• AUFGABENSTELLUNG
Suchen Sie in den folgenden Einträgen jede Zeile, die das Wort „What“ enthält, und übernehmen Sie diese Zeilen vollständig. Dabei ist die Groß- und Kleinschreibung zu beachten.

• ZU VERARBEITENDE EINTRÄGE

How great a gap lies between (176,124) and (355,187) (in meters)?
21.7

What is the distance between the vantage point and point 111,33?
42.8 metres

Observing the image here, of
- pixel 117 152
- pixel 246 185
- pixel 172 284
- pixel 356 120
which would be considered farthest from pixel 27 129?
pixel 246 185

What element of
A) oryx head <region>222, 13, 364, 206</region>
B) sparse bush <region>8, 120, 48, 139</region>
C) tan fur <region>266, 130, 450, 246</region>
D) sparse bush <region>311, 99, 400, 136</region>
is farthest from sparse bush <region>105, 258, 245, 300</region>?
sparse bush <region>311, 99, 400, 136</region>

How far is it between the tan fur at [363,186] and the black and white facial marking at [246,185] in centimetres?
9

---

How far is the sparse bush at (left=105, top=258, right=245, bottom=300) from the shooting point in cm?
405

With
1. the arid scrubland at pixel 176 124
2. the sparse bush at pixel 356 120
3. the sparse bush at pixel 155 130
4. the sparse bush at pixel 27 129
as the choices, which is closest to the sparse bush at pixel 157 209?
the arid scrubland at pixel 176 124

• LÖSUNG
What is the distance between the vantage point and point 111,33?
What element of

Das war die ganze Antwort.